By beginning to create a type of digital twin of their full supply chain all the way to original material sources, Toyota began the process of identifying where risk is unacceptably high. The company’s risk management processes, which include supply chain experts, continuously monitor conditions to recognize likely future problems. Last fall, they decided to acquire a several month supply of chips, a critical component to automobiles that is relatively inexpensive and requires little storage space with no chance of a shelf-life challenge. Earlier they had redesigned the way chips are placed in vehicles to enable a few sizes to fit, should that be required. These actions don’t mean they won’t run short of chips; it means they took what they deemed reasonable precaution to address a highly probable challenge.

Think about that. By focusing on impediments, current and future, to immediate delivery of value to the market, the process helps manage risk. JIT is not about minimizing inventory. It is about reducing the order-to-deliver lead time of your value.

Many consider lean the same as TPS. I wish we could do that, but the fact is that the term “lean” has no standard meaning or implication in North America. It is rarely a thinking system. It is, for most, a temporary effort to copy/paste tools that have good press. Now that JIT has bad press, it will be eliminated.

The good news is that the JIT that is being tossed out should be.
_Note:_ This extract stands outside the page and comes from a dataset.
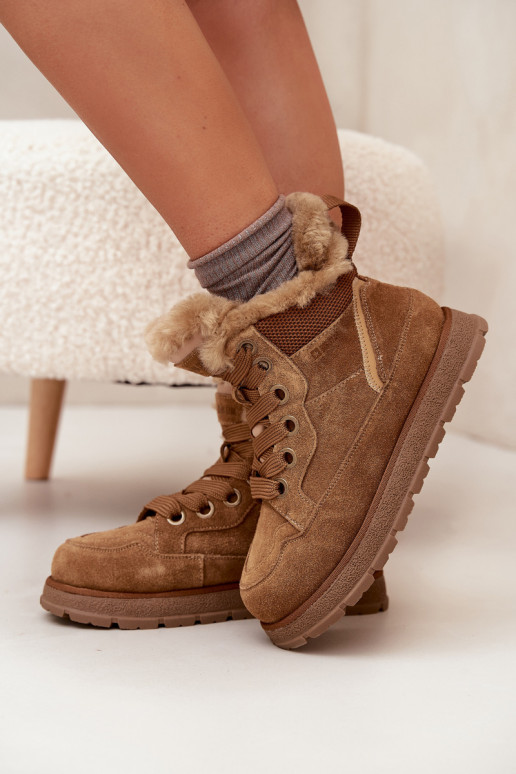 Suede Snow Boots Women's Platform With Fur Big Star SS274370 Camel Suede Snow Boots Women's Platform With Fur Big Star SS274370 Camel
It had and has NO relationship to the Toyota intent and of itself has been a very detrimental tool. Abdication is not strategic.

My intent here is to clarify why the distinctions between lean and TPS, and between JIT as inventory system and as improvement system, reflect important differences.

I encourage you to verify what those terms mean inside your business and inside your supply chain. After all, both are distinctions with a very big difference.

Morgan is president of Fulcrum ConsultingWorks Inc. in Cleveland.